Today's mission is to complete an algebra lesson on which I have a long way to go. But much has been accomplished. Max and I headed out to the garden this morning and I finished another massive round of weeding while he watered everything. Both thriving broccoli plants (there is a third that is sort of just sitting there. It looks fine, but it hasn't grown in a month.) were ready to give up their head of broccoli, so I broke those off and brought them home. Max's watermelons are really coming along. At this rate we'll have some to eat in a matter of weeks. A big improvement over the watermelons of last year which didn't set any fruit until late August and never ripened before freezing set in. Interestingly enough, both the watermelon (Sugar Baby) and musk melon (Pulsar) are doing much better in the more harsh conditions of the community garden than they are in the well-watered, well-fertilized, well-weeded condition of the front-yard garden.

We (the twins and I) ate one of the broccoli heads for lunch. We had it steamed with butter and salt and I was interested in seeing how (if) it was different from the sort I usually get from the store. Well, it was. It had a decidedly nutty flavor to it--something that kind of turned off my usually enthusiastic broccoli eater (Milo) and made my less enthusiastic broccoli eater (Ben) gulp his down.

I don't know what all we're having for dinner, but I know it will include zucchini, since one of those was ready to eat, too.

Once back home I washed the garden off my skin--scrubbed really. I'd been deep in the tomatoes pruning off the sick branches and my arms and legs and hands were covered in yellow/green tomato sap. Then worked a bit on the algebra, and decided to get the first half of 20 lbs of blueberries canned. I had decided to do the first ten lbs as a raw pack in medium-weight syrup--to use later in cobbler or pie. My canner only fits 7 quarts, and 10 lbs of blue berries yields 8 quarts (measured by quart canning jars anyway). So I looked thoughtfully at the remaining quart of blueberries and decided they must want to be made into cobbler for today. So while the 7 quarts were processing, I threw together the cobbler. Again, I don't know what we're having for dinner, but I know what we're having for dessert. (And it won't be that long before I make it again--one of the quarts didn't seal.)


Tomorrow is a crazy busy day with piano lessons and boy scouts and more work, but somewhere in there I need to put up the remaining 10 lbs of blueberries as jam.

Emily is napping happily in front of the fan. This is no accident. When the temperatures climb, she goes and finds a fan and lays in front of it.

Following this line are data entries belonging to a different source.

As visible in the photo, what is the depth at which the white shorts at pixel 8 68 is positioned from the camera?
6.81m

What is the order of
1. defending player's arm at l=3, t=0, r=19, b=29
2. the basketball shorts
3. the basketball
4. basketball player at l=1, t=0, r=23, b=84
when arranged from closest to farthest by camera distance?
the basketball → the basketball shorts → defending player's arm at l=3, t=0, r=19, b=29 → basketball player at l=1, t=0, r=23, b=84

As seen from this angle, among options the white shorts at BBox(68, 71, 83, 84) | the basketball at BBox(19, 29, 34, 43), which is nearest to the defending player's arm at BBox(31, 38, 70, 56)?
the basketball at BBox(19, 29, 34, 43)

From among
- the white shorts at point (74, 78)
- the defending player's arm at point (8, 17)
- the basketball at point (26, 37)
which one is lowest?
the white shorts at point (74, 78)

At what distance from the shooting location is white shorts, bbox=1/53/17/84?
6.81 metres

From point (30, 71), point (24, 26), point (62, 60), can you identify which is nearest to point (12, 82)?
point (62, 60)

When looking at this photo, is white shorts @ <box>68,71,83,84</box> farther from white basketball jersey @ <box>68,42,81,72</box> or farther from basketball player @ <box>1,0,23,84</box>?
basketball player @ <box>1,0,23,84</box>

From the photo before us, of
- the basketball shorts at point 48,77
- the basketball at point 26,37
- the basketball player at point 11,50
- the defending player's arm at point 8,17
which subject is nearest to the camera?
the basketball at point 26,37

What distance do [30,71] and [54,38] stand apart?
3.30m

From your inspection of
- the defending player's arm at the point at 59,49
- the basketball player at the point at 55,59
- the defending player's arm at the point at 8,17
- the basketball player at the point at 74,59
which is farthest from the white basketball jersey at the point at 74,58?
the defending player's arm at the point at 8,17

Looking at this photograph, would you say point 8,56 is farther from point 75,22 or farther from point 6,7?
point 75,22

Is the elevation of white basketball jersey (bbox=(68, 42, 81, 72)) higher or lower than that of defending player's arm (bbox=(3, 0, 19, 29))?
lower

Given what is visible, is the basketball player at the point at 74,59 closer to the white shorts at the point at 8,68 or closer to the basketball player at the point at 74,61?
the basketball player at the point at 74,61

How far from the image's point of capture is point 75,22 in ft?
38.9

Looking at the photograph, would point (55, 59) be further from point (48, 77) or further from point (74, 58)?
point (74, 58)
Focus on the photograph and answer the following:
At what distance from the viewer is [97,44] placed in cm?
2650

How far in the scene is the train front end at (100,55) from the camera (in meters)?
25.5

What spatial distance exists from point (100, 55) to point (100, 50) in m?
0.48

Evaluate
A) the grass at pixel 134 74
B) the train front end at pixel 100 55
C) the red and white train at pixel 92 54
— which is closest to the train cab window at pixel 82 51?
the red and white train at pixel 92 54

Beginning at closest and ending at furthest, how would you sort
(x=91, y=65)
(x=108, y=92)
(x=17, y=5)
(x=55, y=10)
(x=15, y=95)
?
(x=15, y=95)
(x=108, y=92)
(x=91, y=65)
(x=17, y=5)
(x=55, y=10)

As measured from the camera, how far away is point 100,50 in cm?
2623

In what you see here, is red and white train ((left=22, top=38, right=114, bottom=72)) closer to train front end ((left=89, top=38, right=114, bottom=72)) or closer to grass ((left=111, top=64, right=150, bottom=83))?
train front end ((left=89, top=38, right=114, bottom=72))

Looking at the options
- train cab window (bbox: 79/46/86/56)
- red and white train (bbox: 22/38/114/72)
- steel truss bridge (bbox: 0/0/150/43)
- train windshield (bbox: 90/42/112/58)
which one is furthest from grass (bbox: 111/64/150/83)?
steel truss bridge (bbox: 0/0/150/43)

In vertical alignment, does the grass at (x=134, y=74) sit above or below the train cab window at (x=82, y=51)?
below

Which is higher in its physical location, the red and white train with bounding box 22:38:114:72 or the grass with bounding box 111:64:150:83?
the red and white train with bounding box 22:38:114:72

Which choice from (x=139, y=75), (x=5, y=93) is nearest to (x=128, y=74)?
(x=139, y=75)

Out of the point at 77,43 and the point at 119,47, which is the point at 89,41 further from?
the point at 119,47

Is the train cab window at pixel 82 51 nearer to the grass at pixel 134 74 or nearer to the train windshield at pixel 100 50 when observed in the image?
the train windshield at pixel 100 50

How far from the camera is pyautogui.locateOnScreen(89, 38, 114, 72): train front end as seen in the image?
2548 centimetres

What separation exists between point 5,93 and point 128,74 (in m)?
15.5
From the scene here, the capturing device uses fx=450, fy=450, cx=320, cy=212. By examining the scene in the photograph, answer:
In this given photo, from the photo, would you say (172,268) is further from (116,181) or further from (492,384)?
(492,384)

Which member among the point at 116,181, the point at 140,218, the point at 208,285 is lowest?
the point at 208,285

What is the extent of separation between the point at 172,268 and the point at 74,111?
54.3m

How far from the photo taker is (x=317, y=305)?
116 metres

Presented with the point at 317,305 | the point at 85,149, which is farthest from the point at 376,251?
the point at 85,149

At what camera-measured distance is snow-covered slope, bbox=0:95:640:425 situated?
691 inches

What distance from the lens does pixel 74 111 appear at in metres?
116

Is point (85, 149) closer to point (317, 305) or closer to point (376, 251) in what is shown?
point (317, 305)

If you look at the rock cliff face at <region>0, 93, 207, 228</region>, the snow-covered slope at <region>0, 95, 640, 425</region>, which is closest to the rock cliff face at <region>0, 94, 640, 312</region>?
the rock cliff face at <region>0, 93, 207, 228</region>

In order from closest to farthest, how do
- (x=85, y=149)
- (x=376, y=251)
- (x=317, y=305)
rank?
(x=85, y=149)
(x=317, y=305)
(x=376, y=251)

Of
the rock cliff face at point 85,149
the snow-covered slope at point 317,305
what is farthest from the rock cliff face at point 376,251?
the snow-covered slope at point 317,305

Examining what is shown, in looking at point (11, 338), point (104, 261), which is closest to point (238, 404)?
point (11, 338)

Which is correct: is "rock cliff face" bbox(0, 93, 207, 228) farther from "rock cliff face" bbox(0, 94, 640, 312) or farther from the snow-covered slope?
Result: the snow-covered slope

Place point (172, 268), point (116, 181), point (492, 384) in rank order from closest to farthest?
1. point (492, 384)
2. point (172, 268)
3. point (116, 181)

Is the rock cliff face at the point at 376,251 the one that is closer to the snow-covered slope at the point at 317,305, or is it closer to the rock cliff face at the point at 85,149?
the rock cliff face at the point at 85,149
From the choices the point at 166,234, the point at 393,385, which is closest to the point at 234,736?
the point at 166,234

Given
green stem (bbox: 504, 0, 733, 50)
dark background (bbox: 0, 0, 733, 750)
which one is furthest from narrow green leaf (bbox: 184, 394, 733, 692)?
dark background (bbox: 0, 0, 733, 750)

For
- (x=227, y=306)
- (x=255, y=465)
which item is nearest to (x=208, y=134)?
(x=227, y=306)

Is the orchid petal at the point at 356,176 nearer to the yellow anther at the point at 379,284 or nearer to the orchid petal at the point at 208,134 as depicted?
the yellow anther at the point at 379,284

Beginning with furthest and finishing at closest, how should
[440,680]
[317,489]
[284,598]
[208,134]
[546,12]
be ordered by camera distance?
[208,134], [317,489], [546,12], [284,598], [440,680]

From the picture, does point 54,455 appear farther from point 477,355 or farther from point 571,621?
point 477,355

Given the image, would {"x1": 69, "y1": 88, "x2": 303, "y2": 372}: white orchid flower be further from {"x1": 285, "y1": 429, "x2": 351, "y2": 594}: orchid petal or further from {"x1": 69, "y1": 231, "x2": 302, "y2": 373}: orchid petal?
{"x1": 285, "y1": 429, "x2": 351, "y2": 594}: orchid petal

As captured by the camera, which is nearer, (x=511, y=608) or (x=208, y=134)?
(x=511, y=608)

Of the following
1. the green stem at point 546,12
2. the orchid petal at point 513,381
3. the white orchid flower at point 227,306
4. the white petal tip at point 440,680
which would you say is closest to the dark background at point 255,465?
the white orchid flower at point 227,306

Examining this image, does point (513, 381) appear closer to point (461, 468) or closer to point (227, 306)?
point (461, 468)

For an oppressively hot day I'm in a good mood. My house is a total wreck (which I find depressing), but my boys are all home. The blueberries helped, too. The many colors of blueberries are so vibrant. You feel less like a "cook" and more like an artist transforming empty jars into purple glass and empty pots into deep red jelly and empty casserole dishes--well, into messy, delicious cobbler.


I'd better get some more algebra done.

2 comments:

Anonymous said...

Frozen blueberries are divine. back when I lived in the land of plentiful, good produce I could get a pack of blueberries and another free. I'd just pop the free pack in the freezer and they were done in a day. then you can just pop them one at a time in your mouth and let them melt.

So good, so healthy :D

Dy said...

*sigh* I need an Alaska of my very own. Preferably one next door, who would help me get into these wonderful grooves.

The cobbler looks absolutely scrumptious. So do the canned berries. I love berries. They just seem to scream, "It's SUMMER! Be HAPPY!" And if even I, the summer-hater, can hear it... well, wow.